-- Start Records for this task --
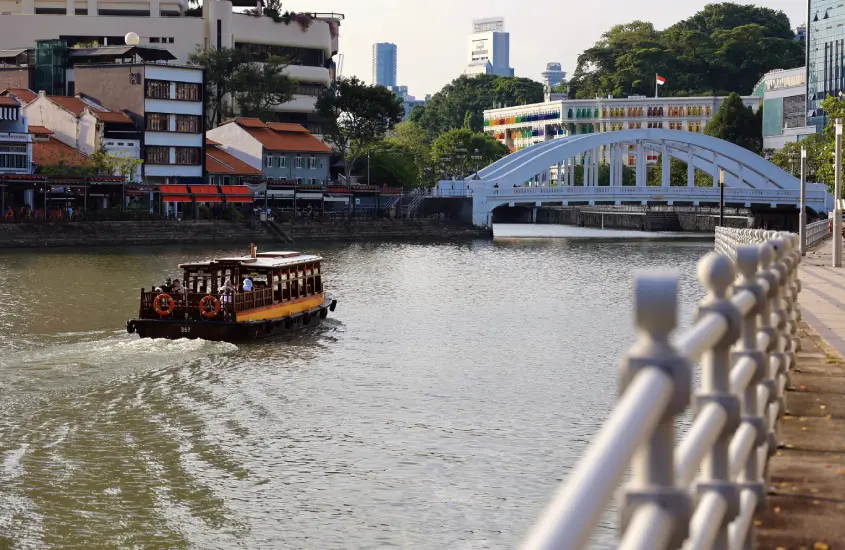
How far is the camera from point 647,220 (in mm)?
126062

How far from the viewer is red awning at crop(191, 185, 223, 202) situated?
304 feet

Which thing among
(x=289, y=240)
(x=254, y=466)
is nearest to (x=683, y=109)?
(x=289, y=240)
-- End Records for this task --
Omit all pictures while transcribing the entries verbatim.

How far is the camera from point 647,220 (in mm)?
126062

How far from the viewer is red awning at crop(191, 185, 223, 202) situated?
304 feet

Which thing among
(x=289, y=240)
(x=254, y=466)
is nearest to (x=683, y=109)?
(x=289, y=240)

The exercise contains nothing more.